I tried hard to think of what the common culturist lesson was in these pieces. They are very different. Lucia di Lammermoor depicts an over-the-top struggle of love against an arranged marriage and includes a famous “mad scene” before bodies populate the stage. A Chorus Line focuses on the lives of much more believable individuals who are struggling to get work in a – you guessed it – chorus line. And the Oresteia concerns the birth of justice in a dilemma in which one must avenge their father’s murder, but the mother killed the father. Finding a commonality between all of these was hard.
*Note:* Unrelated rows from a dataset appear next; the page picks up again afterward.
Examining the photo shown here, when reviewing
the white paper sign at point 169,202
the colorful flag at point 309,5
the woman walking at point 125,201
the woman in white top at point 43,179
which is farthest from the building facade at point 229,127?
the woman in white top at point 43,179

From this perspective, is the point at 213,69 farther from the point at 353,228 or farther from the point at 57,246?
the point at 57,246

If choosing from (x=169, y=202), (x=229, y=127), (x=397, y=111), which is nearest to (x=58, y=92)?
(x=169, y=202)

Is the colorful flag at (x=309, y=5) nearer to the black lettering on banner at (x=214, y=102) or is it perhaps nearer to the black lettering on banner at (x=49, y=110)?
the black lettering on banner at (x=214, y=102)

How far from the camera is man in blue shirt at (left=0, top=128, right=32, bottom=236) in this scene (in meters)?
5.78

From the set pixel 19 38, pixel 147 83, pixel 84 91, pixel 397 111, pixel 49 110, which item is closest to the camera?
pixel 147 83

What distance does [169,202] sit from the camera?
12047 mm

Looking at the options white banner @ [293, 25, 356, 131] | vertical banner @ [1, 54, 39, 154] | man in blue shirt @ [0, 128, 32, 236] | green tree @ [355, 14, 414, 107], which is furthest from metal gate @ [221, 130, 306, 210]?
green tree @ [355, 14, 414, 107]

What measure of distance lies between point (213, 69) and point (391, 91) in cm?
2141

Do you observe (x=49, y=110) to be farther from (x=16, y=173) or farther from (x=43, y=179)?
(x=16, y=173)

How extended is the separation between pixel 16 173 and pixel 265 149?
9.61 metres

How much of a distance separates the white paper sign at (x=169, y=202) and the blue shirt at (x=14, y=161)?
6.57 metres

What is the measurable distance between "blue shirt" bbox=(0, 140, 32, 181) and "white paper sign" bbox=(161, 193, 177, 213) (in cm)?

One can see the concerns as increasingly petty. The Greek Oresteia concerns huge issues, fate, the death of the age of the Gods, the Birth of justice, male versus female. The Opera had huge love, and the Chorus line was just about average individuals. But, saying this is a progression or a declension is hard. The Opera had unsurpassed music and virtuosity, but its theme was trite. No one falls in love and kills themselves like that. I learned more from the low brow musical. Its all down hill from Greek plays in terms of death and depth. But the musical about the common man speaks to me. One could not say progress or declension is a theme across the ages of Western theater.

Morality was another angle I considered. In the Orestia, Orestes, must revenge his fathers death. But his father killed his sister so that the Trojan War would go well. He was also trapped in a lose – lose situation. A strong sense of duty motivates the characters. The Opera characters rebel out of selfish love and the Chorus Line folk only think of their own passion when it comes to job choice. But, then again, our being able to do what makes sense to us is a virtue. If there is a commonality, it is people raging against their situations and trying to live according to truths – be they individual or duty centered. From a long Western perspective, the individualistic passionate dancers are not less than the murdering Greek’s or the Opera’s characters who are also dedication to love.

Pride. The culturist meaning I came up with is pride in our artistic accomplishments. We have a long and variegated history of theater in the West. These are enigmatic, entertaining, and inspiring pieces. Others have their ritual prayers and stereotypical crafts – gotta love those – but our artistic striving from the Greeks to Broadway has produced some gems to be proud of. These are consciously contrived expressions of the individual vision with high levels of artistic mastery. Those who say the Western tradition is just about materialism and acquisition, should know about the Western creation of the individual and enshrinement of his conscience. They should know that we are proud of the material wealth our capitalists and scientists have brought to the world. But those of you who still have doubts about our greatness, should really go see some fabulous theater today!!